The Duration takes us back to the aftermath of 11 September 2001 to examine how two women coped and how the USA was changed irrevocably
We're up in the hills of rural Pennsylvania, close enough to be driveable from New York City, but in what used to be called "The Overfly", the vast space between the prosperous coastal cities, in which one finds forgotten towns and forgotten people - or one might if one looked. Much has happened in the last 20 years to such places, but no politician can dismiss them with that label now. Bruce Graham's new play looks back to suggest some reasons why this still unfolding socio-political development has transformed the USA, specifically how 9/11 changed hearts and minds.
Audrey is a liberal academic historian but, echoing a old joke about the definition of a Republican being a Democrat who hasn't been mugged yet, the loss of her son in the Twin Towers has sent her to a remote cottage and down the wormhole of conspiracy theories, as survivor's guilt batters her relentlessly, like waves breaking on a beach. She buys a gun, watches Fox News and takes the National Review. She wants answers, but she also wants to fight back - against anyone really.
Her daughter, Emma, has not lost her pre-9/11 mindset, but she's angry too, angry with the media manipulation of the damaged people she sees at her support group, angry with her own life that is drifting and angry with her mother who is lost in her crazy obsessions.
Graham's script is essentially a two-hander (Audrey's Head of Department - a priest since she teaches at a Catholic University - turns up to add an otiose religious dimension that seems a little odd, but maybe not in the US) so much turns on the performances of the actors. Sarah Finigan and Florence Roberts are wholly credible as the grieving (or, more accurately, failing to grieve effectively) pair, and it's satisfying to see that, even though both are emotionally stuck, there is progress to be made. That said, 90 minutes all-through with angry, blocked people is somewhat gruelling for us!

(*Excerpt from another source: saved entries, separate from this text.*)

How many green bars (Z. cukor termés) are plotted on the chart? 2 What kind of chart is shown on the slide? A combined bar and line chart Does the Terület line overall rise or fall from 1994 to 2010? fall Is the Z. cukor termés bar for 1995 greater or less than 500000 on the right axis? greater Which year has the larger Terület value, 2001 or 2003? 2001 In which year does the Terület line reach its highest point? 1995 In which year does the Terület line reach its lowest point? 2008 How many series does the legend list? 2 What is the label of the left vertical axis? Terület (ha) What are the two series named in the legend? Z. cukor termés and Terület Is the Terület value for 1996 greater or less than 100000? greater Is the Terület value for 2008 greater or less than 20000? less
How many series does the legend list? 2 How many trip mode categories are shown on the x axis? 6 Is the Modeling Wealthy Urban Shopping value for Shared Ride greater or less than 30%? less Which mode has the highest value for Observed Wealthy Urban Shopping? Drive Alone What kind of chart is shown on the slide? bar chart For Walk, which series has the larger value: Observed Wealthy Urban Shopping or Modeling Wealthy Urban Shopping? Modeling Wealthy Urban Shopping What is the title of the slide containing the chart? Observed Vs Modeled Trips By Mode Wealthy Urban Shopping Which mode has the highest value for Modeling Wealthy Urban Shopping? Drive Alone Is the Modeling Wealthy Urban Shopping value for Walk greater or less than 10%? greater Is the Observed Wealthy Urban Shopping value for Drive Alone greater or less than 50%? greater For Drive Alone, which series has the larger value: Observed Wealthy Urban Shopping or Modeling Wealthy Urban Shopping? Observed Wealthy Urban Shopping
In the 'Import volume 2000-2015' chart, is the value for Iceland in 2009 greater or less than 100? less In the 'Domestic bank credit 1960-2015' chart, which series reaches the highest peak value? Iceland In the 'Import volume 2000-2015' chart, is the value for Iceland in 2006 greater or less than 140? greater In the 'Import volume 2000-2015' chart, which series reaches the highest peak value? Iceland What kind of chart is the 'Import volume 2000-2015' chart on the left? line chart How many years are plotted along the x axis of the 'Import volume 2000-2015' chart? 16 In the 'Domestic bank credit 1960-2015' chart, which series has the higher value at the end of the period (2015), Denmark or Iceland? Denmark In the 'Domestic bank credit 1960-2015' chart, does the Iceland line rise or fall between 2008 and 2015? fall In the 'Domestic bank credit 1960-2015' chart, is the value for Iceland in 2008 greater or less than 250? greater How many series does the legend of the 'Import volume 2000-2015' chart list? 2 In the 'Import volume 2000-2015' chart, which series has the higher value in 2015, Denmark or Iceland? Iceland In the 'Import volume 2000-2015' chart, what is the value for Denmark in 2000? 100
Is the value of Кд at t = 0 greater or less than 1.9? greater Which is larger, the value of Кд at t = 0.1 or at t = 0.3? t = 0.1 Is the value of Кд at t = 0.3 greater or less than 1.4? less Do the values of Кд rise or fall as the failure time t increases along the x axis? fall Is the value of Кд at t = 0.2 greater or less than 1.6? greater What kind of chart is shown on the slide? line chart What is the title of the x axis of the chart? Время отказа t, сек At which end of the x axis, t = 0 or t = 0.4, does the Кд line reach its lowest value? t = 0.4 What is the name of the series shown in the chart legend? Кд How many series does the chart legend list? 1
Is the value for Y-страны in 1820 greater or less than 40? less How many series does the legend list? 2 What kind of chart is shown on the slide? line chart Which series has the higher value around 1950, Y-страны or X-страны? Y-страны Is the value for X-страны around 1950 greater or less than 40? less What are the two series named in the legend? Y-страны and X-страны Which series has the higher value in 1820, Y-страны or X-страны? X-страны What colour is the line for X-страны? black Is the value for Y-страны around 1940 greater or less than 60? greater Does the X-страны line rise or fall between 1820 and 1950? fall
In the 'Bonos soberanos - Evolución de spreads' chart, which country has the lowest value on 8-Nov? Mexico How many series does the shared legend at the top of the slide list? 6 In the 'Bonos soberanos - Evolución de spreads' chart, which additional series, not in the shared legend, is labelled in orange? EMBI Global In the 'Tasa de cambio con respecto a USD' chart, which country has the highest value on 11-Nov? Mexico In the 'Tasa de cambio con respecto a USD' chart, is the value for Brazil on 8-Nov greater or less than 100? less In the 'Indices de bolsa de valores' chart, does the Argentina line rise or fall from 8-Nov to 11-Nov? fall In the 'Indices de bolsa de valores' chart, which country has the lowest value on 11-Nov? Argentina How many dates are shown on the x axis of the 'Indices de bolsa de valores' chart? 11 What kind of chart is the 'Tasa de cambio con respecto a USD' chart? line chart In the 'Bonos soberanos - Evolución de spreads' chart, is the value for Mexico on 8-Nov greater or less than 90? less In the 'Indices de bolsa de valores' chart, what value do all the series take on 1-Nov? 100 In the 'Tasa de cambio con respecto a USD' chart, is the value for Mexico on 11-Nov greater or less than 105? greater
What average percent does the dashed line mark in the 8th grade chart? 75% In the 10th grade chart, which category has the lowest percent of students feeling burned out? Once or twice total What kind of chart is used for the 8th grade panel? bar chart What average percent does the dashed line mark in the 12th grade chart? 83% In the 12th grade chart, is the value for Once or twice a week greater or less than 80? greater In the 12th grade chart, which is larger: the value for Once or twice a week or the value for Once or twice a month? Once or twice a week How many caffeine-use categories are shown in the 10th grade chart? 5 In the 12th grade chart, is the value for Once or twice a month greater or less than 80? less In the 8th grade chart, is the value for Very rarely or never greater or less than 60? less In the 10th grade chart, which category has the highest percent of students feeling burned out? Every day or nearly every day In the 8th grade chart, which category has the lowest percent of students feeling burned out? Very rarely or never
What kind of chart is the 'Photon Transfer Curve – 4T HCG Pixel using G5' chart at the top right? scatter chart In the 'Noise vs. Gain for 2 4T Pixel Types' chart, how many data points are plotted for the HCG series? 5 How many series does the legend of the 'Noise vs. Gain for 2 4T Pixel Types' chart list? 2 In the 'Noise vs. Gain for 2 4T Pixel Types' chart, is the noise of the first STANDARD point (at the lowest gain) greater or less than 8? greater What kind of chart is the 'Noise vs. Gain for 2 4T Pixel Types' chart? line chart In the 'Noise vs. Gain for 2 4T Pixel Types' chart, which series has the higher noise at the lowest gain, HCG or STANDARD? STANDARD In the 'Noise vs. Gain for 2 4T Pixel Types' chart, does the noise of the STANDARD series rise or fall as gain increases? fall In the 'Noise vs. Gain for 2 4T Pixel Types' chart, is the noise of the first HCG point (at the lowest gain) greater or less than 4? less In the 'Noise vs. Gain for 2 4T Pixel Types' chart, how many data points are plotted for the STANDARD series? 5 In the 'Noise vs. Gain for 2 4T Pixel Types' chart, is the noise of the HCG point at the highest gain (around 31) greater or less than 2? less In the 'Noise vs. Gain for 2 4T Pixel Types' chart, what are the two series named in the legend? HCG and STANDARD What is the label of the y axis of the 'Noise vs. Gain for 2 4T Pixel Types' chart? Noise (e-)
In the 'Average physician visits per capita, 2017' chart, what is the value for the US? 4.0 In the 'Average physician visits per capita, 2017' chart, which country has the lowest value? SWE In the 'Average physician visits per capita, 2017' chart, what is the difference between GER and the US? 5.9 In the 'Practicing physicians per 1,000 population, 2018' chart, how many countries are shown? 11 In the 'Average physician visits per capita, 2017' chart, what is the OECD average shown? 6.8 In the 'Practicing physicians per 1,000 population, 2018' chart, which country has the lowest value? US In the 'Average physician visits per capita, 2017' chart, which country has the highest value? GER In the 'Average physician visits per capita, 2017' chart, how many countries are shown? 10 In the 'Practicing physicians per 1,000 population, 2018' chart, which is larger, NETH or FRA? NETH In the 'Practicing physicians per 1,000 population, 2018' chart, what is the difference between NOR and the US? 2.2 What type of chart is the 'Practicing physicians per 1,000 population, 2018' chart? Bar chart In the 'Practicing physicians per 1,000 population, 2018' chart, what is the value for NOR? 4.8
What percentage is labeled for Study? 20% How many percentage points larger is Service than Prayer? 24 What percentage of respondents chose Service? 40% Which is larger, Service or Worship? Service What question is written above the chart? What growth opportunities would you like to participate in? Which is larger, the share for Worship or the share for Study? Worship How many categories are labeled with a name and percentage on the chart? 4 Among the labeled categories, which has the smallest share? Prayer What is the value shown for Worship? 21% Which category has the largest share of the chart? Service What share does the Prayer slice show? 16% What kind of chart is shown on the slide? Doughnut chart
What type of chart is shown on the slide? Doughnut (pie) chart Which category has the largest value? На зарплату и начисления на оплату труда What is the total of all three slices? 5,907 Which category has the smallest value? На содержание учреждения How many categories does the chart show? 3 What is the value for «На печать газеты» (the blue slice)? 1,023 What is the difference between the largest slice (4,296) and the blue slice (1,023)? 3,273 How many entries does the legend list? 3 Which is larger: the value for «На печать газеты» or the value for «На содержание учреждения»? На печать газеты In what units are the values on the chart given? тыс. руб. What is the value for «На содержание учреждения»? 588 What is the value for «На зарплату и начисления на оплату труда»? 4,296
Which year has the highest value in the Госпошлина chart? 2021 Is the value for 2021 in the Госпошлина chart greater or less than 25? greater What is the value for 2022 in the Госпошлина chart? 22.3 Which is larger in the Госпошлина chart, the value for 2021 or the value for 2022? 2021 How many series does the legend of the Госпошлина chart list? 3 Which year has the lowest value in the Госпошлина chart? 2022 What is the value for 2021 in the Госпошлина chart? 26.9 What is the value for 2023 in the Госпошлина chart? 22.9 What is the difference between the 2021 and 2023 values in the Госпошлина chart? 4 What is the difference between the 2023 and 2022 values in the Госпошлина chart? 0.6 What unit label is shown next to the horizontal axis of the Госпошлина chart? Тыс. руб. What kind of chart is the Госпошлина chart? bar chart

Director, Jelena Budimir, keeps the pace up and uses the full space available to her (look out for a cat or two - I certainly did!) but Graham's writing is a little too glib in ticking off the 2020s' hot button topics as he finds their roots 20 years, less a fortnight or so, in the past. Racism, even that of the educated, did not begin in the queue for a photocopier; the media's malign influence on those looking for easy answers did not begin with an unsophisticated member of a support group; and atheists and priests have maintained friendly disagreements for centuries now. To be fair, he doesn't freight all of that stuff on to the turning point of 11 September 2001, but, at least to British ears, it feels like the day is bearing too much of contemporary society's ills.
There's no doubt that the psychodrama provoked by that terrible day is still playing out in the American body politic and this play goes part of the way to mapping its path, but it's just a little too keen to display the perspective of 2021 to take us back to 2001 convincingly.
The Duration is at the Omnibus Theatre until 26 September.